Try some German malts for an authentic flavour – it can make all the difference. Weyermann produces a great range perfect for European lagers and are distributed by our NHC partner Cryer Malt.
A common mistake is to use the wrong hops in the European lager styles. Make sure you use German or local noble style hops as you want that floral, herbal and spicy character. Fruity NZ and American hops like you would use in a NZ Pilsner, Pale Ale or IPA will give you the wrong flavours and are an easy way to lose points.
The goal with lager yeast is a clean fermentation with little to no esters or other fermentation flavours as this is the first thing many judges will look for.
A top tip for brewing lagers is pitch lots of yeast – you want at least twice what you pitch for an ale – and make sure you keep within the fermentation range recommended by manufacturer. Raising the temperature 4-5C near the end of fermentation (about 20% to go) for a diacetyl rest helps stimulate the yeast to clean up the beer.
What is your favourite lager style?
Porters and Stouts
Ahh the power of the dark side - it’s hard to beat a well-made dark beer. From toasty English porters to rich dark and complex imperial stouts there is a great range of styles.

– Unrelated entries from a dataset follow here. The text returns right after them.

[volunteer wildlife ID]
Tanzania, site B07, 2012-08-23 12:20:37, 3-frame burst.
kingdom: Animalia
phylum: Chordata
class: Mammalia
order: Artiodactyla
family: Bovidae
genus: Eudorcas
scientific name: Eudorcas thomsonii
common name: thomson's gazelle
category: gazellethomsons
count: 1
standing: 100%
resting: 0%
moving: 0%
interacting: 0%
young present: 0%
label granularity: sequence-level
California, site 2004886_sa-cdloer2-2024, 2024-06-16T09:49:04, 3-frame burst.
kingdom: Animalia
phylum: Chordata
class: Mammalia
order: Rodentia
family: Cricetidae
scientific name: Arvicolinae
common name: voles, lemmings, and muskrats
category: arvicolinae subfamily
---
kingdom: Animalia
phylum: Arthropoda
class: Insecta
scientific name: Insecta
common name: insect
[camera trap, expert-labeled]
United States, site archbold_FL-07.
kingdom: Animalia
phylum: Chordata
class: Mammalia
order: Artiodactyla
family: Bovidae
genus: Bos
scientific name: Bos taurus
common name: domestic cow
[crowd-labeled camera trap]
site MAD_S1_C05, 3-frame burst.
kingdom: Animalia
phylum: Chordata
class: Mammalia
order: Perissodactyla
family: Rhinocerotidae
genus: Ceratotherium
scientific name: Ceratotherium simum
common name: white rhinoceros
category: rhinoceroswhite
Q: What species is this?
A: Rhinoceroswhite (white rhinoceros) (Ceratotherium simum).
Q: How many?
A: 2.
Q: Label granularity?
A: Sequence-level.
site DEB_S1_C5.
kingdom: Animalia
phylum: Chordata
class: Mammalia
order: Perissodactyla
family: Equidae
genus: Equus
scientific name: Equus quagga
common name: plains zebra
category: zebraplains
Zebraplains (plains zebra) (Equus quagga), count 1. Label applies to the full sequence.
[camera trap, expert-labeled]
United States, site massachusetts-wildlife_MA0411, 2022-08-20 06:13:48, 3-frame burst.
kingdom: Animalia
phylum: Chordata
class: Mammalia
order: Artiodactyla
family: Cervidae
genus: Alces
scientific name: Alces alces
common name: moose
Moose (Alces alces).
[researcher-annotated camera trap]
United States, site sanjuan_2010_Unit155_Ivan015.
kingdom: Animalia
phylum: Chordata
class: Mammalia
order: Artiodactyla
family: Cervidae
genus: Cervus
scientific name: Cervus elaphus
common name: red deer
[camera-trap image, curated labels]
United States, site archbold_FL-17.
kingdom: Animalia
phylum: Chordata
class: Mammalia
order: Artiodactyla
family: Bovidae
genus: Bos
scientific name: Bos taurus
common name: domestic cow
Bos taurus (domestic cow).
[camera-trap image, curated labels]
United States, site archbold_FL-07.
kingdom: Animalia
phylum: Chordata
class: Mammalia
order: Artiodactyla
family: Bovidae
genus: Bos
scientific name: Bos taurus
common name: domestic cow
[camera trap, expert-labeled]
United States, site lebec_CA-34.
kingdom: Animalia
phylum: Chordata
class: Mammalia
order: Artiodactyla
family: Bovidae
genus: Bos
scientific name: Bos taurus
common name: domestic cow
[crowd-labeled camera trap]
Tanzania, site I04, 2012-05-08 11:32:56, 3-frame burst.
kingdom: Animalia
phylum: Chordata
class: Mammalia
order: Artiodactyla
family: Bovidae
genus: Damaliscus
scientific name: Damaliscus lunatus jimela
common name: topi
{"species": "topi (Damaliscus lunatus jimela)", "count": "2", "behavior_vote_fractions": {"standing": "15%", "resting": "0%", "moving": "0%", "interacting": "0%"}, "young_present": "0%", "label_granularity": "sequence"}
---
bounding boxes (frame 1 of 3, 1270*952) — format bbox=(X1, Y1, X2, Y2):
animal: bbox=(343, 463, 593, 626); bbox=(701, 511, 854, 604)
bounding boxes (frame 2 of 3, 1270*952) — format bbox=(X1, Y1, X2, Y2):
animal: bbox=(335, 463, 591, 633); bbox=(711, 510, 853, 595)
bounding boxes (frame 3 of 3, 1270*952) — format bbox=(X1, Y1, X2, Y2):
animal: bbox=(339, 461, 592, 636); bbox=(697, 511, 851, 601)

Pay close attention to style definitions and make sure you pick the class that best matches your beer’s character. Many good dark beers lose points simply because they are entered in the wrong class.
A key thing to watch for is astringency from the husks of malts. For advanced brewers mash pH is important. Check your sparge water is not too hot, the gravity on your final running’s is above 1.010 and don’t oversparge just to hit your volumes. Some people play it safe and use Gordon Strong’s method of adding their dark malts to the end of the mash which can help.
With big stouts yeast health and a good fermentation is important as fusel alcohols and phenolics can turn a lovely imperial stout from an ‘oh yes’ to an ‘oh no’.
For those who like hops with their toast and roast check out styles like American Porter where you can really let loose on all fronts.
What is your favourite dark beer style?
A great IPA is the nirvana for many a hop head. And speaking of hops an IPA is all about the hops - use the freshest most vibrant you can find - they should leap out of the glass.
Bitterness is the next port of call. It should be medium to high, but clean and refreshing and not harsh. The malts are the supporting act, important but in the background, balancing the bitterness and providing a platform for the hops to say hello.
Watch the level of caramel malts as a good IPA should finish clean with low residual sweetness. Too much caramel malt combined with the high alcohol can make them a little cloying.
Try hard to minimise oxygen exposure – cold crashing suck back, transfers and bottling are risk points. CO2 purging and good bottle filling practices can help if you are kegging.
A lack of hop pop is often due to oxidation, old ingredients or fermentation issues.
Pitch plenty of healthy yeast as you want a nice clean fermentation and good attenuation. Yeast character and esters are out of style and will also mask hop flavours.
Did I forget to mention IPA’s are all about the hops. You can use a wide range of hops – NZ, Australian and of course the Americans.
What are your favourite hop combinations?